## Your goal:
Answer these from the SMU-4000 overview:
(a) How many channels does the instrument have?
(b) Which four instruments does it combine into one device?
(c) What does four-quadrant operation mean?

## Excerpted passage:
· · ·
1. Overview

1.1 Introduction

The Ark Metrica SMU-4000 Source-Measure Unit (SMU) is a four-channel precision instrument designed for sourcing and measuring voltage and current. Combining the functionality of a voltage source, current source, voltmeter, and ammeter into a single device, the SMU is ideal for applications requiring precise electronic characterisation, including semiconductor testing, material's research, and device evaluation.

Unlike traditional power supplies or standalone measurement instruments, the SMU-4000 operates in both source and measure modes simultaneously. It supports four-quadrant operation, meaning it can source and sink bipolar voltages and currents, making it suitable for characterising both active and passive components under various operating conditions.
· · ·
## Given information:

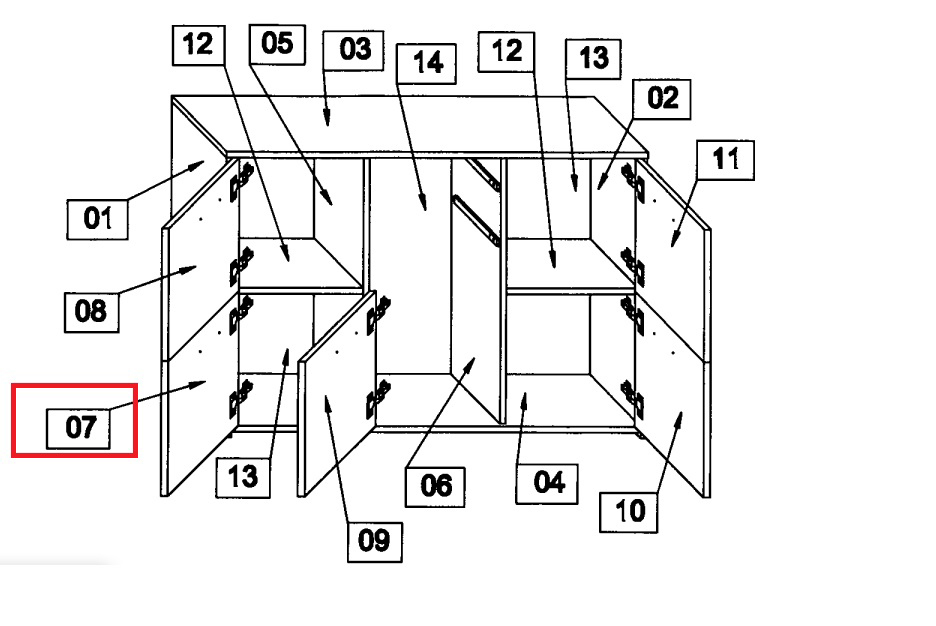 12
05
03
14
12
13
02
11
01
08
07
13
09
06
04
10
· · ·
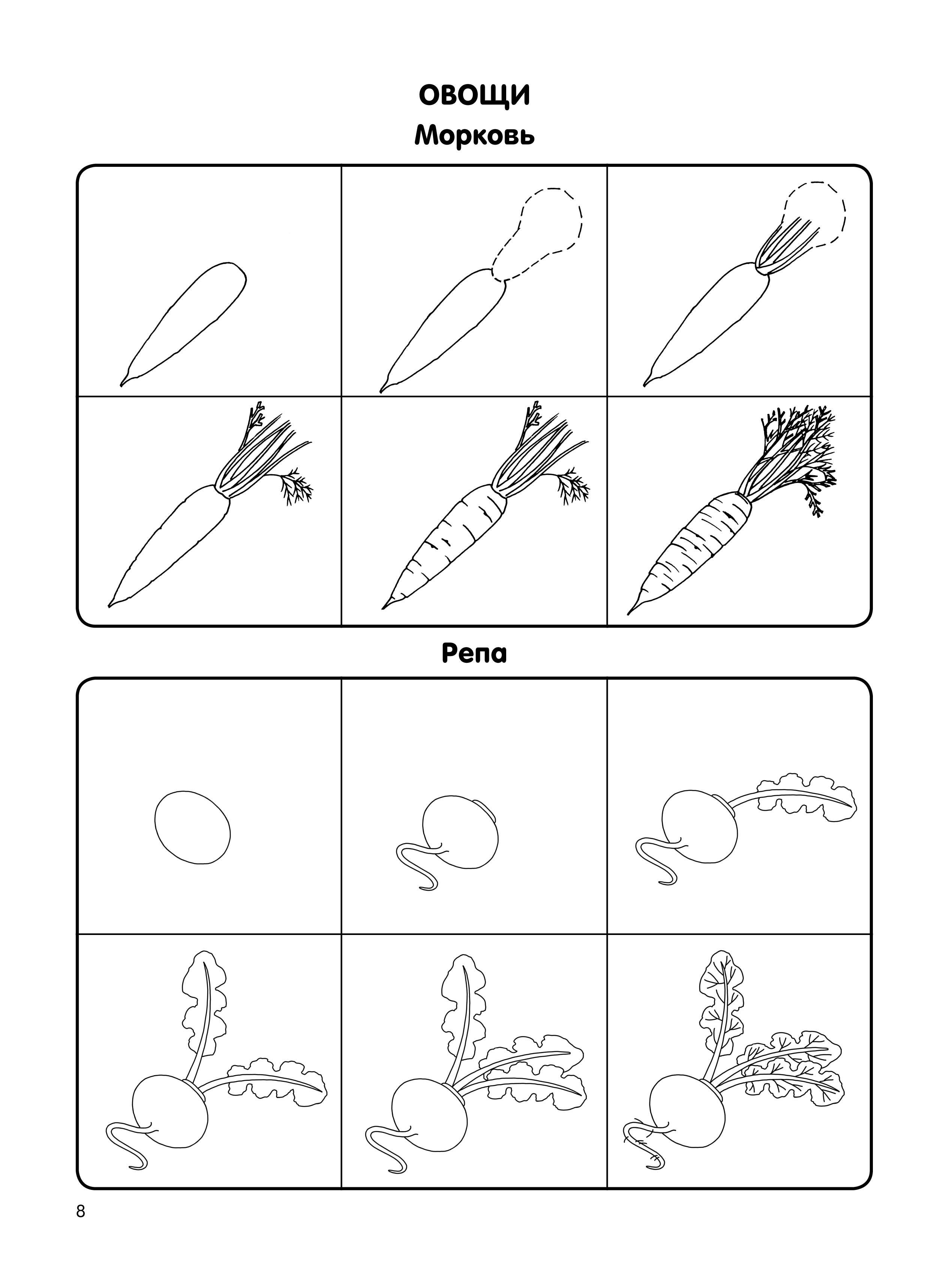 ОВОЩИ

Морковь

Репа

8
· · ·
## Answer area:
(a) Four.
(b) A voltage source, a current source, a voltmeter, and an ammeter.
(c) It can source and sink bipolar voltages and currents.